While the main downside to most of the proprietary appliances is cost, the benefit of a proprietary system like a Panasonic or Kalatel system is that it's extremely reliable, and it's hard for someone to break.
The current trend in the industry is to go to distributed solutions, putting more intelligence, and even the recording capability in the camera.
For example the distributed video surveillance approach used by Iron Sky for metro-area surveillance shows us how to use video data as a crime-fighting tool, and their approach has benefits for the enterprise as well. (No I don't work for them!)

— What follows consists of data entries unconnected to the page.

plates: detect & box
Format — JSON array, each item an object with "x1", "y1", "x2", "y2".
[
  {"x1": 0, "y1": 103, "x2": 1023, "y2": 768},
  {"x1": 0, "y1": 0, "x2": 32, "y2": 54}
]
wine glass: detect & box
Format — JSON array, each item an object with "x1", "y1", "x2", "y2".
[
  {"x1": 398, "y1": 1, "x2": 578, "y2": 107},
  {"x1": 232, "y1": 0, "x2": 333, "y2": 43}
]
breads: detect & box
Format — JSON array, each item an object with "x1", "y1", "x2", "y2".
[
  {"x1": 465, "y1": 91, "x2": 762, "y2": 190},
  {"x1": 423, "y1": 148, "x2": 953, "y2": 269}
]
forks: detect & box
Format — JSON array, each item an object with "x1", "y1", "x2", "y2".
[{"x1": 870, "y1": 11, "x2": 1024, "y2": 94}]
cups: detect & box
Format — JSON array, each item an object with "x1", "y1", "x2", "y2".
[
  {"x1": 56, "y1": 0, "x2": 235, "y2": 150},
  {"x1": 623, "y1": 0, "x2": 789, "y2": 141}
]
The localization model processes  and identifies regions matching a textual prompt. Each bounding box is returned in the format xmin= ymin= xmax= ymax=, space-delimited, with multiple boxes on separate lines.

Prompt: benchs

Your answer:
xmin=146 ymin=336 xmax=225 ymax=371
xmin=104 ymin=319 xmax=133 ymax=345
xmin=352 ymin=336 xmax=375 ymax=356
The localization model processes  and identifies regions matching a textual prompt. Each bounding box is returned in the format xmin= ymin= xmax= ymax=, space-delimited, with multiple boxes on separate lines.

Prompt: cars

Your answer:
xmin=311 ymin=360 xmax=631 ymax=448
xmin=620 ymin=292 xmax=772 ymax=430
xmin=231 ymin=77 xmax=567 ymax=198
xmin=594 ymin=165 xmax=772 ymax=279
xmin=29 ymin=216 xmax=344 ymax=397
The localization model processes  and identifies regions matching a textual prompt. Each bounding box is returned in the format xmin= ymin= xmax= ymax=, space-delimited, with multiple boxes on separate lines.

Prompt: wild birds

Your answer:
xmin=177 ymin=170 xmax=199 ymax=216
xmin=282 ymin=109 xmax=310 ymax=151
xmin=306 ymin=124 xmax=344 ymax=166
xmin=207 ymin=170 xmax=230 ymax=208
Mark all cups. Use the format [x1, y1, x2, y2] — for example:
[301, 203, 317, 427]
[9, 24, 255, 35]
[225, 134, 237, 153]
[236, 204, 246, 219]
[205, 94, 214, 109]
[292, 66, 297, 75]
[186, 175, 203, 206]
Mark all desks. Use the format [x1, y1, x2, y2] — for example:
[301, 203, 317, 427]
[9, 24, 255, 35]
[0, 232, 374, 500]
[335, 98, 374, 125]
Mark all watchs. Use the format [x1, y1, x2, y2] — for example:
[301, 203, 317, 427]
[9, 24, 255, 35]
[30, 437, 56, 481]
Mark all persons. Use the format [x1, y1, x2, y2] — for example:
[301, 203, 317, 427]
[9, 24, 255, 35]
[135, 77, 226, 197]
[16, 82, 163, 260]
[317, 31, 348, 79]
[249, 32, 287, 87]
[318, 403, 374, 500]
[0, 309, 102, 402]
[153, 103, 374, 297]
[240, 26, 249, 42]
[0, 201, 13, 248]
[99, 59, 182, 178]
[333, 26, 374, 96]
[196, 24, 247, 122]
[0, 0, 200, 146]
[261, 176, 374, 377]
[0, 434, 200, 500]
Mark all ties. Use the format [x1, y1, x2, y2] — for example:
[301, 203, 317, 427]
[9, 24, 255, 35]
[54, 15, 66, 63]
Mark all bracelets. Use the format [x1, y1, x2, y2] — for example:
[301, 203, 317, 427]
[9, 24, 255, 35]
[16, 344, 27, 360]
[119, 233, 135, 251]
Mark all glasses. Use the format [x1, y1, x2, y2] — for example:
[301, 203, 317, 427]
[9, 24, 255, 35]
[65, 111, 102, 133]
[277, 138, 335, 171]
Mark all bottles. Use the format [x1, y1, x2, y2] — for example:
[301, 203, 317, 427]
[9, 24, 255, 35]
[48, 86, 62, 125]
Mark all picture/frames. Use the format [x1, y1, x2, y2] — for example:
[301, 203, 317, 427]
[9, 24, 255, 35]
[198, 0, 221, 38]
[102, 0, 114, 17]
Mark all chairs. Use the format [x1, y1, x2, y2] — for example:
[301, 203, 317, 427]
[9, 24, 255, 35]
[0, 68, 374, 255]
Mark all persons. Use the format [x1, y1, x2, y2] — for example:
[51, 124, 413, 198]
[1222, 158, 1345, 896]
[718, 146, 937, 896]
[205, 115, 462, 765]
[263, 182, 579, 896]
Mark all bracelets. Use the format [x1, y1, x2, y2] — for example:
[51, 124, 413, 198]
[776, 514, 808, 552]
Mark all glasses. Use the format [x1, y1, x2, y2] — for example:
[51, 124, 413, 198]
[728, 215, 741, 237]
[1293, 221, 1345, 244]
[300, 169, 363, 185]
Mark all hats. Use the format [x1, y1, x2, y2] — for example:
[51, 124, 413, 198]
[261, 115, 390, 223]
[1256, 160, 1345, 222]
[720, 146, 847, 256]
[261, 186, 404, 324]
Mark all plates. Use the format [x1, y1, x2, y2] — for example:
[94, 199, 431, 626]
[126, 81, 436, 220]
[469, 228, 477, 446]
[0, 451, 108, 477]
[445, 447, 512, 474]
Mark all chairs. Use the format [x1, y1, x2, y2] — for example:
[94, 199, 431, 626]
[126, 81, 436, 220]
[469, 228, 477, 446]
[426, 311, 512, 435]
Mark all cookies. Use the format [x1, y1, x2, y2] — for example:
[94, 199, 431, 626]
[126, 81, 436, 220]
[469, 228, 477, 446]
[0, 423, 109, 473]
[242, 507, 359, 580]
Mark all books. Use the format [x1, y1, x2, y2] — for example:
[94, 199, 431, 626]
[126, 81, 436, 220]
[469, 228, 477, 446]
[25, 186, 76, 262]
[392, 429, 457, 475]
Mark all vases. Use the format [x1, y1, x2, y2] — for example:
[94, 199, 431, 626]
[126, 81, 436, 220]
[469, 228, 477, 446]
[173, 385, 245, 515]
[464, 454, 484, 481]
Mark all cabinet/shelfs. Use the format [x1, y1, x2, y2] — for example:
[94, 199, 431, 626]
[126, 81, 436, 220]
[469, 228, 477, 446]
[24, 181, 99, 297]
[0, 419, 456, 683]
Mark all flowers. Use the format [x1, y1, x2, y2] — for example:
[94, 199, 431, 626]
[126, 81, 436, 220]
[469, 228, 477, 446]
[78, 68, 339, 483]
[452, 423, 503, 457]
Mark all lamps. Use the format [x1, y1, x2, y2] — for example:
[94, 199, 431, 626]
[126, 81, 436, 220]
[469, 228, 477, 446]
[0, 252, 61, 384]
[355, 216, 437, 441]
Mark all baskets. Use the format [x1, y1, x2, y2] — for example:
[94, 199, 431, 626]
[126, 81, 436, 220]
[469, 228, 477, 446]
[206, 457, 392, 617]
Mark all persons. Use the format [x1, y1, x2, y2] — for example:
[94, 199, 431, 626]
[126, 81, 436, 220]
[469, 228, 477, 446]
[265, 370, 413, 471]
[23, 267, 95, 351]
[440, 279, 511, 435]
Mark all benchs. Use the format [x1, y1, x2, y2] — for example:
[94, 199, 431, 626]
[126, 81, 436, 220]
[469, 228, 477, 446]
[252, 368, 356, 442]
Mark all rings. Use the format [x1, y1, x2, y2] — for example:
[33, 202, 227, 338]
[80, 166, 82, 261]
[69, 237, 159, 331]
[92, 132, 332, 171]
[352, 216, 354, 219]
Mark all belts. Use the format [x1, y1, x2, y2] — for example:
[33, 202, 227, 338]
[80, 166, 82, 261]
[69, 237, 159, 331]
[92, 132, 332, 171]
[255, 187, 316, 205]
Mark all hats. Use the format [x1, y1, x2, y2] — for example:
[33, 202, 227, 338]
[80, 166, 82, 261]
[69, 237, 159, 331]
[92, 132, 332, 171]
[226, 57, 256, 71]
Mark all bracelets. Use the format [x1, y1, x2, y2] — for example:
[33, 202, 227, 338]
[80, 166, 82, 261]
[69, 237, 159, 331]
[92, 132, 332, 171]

My experience has been both on the proprietary stuff like Panasonic, Bosch, GE/Kalatel, and on the Windows stuff, mostly Netrome, GeoVision, and ZoneMinder.
The big thing to be careful about is that the system that your design has the level of reliability you require.
All too often, the Windows-based solution will be hosted on a single-power supply no-name PC without even a RAID array or a UPS backing it up.
Of course that system would be cheaper than a GE-Kalatel DVR, but after a year, the PC power supply fan will seize and the system goes down.
I've found that if you build a server-class PC, add either a Linux-based system like ZoneMinder, or a Windows-based system like GeoVision, you get a stable full-featured solution.
Personally I never considered using a Mac for this, but I guess you learn something new everyday.
I would be interested to see how the open-source Linux PC application ZoneMinder stacks up against the Mac solution??